Lat. Am. J. Aquat. Res. vol.46 no.4 Valparaíso set. 2018 

Short Communication

DL-carnitine as supplementary levocarnitine source in plant-based diets to Nile tilapia (Oreochromis niloticus) fingerlings

Fábio Marcello da Silva1 

Maria Leiliane Silva Ferreira1 

Jorge Eduardo Cavalcante-Lucena1 

Álvaro José de Almeida Bicudo2 

1Universidade Federal Rural de Pernambuco, Garanhuns, PE, Brazil

2Departamento de Zootecnia, Universidade Federal do Paraná, Palotina, PR, Brazil


The objective was to evaluate the effect of DL-carnitine levels on the growth and whole body and muscle composition of Nile tilapia fingerlings. A basal plant-based diet was supplemented with 0, 500, 1000, 1500, 2000, 3000 and 4000 mg kg−1 of DL-carnitine hydrochloride in a completely randomized design (n = 3). Fish (initial weight 0.8 ± 0.01 g) was hand-feed daily into three meals until apparent satiety for 70 days. The growth parameters were not influenced (P > 0.05) by dietary DL-carnitine levels. Muscle lipid decreased (P < 0.05) in fish fed with diets supplemented with 3000 and 4000 mg kg−1 of DL-carnitine, but there was no effect (P > 0.05) on whole body lipid. These results with DL-carnitine is similar to other studies using pure L-carnitine. Thus, the use of DL-carnitine as a source of levocarnitine in Nile tilapia diets require future studies.

Keywords: Nile tilapia; feed additive; fish nutrition; lipid metabolism

The inclusion of plant ingredients in aquafeeds has increased in recent years, which is necessary to reduce dependence on fishmeal as a protein source and improve aquaculture sustainability. However, plant protein sources are admittedly deficient in some nutrients that need dietary supplementation (Yang et al., 2012). L-carnitine is a quaternary amine, endogenously synthesized from lysine and methionine, together with vitamin C and other secondary compounds as cofactors.

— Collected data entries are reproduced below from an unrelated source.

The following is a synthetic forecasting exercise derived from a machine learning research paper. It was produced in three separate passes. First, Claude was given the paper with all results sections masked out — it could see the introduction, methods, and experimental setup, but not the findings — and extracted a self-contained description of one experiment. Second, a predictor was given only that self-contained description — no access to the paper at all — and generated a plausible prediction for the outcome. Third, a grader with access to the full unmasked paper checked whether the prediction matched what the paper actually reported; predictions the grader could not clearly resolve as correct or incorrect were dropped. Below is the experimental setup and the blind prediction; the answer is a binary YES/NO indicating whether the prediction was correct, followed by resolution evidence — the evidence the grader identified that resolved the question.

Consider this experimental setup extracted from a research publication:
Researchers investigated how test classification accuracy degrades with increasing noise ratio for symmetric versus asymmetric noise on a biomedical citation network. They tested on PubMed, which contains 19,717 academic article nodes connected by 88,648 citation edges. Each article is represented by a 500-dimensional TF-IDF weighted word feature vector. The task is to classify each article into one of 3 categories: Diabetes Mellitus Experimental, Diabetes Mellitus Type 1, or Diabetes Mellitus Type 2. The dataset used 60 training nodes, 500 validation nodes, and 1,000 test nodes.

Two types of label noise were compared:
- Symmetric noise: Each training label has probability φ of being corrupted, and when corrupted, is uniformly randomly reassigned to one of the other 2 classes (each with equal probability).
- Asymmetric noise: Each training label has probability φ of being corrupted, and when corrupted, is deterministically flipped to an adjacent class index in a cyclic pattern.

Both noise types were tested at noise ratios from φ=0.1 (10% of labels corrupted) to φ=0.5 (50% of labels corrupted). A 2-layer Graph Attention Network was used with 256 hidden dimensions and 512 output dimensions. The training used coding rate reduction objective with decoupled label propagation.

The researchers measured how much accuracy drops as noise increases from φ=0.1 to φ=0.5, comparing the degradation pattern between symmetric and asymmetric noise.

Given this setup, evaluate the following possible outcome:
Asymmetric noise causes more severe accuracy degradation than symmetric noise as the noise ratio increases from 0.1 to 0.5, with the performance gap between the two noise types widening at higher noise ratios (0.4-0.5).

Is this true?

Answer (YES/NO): YES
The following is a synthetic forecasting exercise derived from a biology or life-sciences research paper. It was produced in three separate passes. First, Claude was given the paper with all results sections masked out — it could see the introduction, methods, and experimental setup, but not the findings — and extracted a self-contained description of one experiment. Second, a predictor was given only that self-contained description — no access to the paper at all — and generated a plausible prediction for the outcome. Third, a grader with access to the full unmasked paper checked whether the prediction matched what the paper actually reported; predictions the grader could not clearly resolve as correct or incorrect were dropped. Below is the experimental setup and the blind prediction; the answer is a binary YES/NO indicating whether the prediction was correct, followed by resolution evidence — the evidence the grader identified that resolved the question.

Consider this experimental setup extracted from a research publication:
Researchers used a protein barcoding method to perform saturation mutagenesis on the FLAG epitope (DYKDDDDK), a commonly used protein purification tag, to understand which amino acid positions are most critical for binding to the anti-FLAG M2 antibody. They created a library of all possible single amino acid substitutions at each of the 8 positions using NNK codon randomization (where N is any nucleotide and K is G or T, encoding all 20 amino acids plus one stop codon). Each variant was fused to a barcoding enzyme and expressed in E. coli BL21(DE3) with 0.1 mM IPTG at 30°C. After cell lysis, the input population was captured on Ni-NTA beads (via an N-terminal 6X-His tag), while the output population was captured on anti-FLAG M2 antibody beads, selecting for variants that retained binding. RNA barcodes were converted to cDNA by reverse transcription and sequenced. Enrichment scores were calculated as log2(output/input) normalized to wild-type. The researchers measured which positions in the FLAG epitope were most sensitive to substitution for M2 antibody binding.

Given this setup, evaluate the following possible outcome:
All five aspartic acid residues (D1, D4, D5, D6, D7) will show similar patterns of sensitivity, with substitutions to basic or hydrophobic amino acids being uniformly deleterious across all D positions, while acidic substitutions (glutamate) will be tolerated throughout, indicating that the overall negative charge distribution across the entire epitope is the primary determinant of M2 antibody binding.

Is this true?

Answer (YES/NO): NO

The main function of L-carnitine is the transport of long-chain fatty acids through the cell membrane for oxidation in mitochondria. It is present in high concentrations in animal feeds (16-1200 mg kg−1). However, plant ingredients are poor (<0.5 mg kg−1) in L-carnitine (Harpaz, 2005).

In farming conditions, stressful situations (e.g., thermal stress, the presence of xenobiotics) are frequent, and therefore, the endogenous demand for L-carnitine increase. Fish in the initial growth stage possess a lower ability to produce endogenous L-carnitine, although at this age there is a high-energy demand and a lower resistance to stress factors. Under such circumstances, dietary L-carnitine supplementation may be necessary, as the concentration present in high-fat diets and rich in plant protein sources may not be enough to address fish dietary requirements (Becker et al., 1999; Yang et al., 2012). Additionally, farmed fish have lower concentrations of endogenous L-carnitine when compared to wildlife fish (Santulli & D’Amelio, 1986).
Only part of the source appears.